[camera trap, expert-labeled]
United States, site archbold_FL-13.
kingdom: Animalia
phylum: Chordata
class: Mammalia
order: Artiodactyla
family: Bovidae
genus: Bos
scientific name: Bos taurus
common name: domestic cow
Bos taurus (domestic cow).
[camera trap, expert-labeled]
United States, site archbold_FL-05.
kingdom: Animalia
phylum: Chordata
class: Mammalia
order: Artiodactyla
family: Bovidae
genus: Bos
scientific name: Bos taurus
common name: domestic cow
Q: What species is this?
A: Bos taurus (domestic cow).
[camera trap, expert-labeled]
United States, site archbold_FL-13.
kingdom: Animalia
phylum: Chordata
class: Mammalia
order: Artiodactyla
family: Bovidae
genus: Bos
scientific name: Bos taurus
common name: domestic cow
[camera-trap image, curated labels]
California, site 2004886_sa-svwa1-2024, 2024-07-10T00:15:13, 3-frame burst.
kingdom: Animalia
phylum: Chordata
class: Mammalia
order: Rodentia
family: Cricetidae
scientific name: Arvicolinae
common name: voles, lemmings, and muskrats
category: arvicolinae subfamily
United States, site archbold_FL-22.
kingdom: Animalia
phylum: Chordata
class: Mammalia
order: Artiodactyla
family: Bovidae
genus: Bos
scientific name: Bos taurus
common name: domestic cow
━━━━━━━━
§ **EXERCISE OBJECTIVE**
Ascertain the number of lines in the entries that include the word "United", and report only that number.

§ **SOLUTION FOR THIS TASK**
4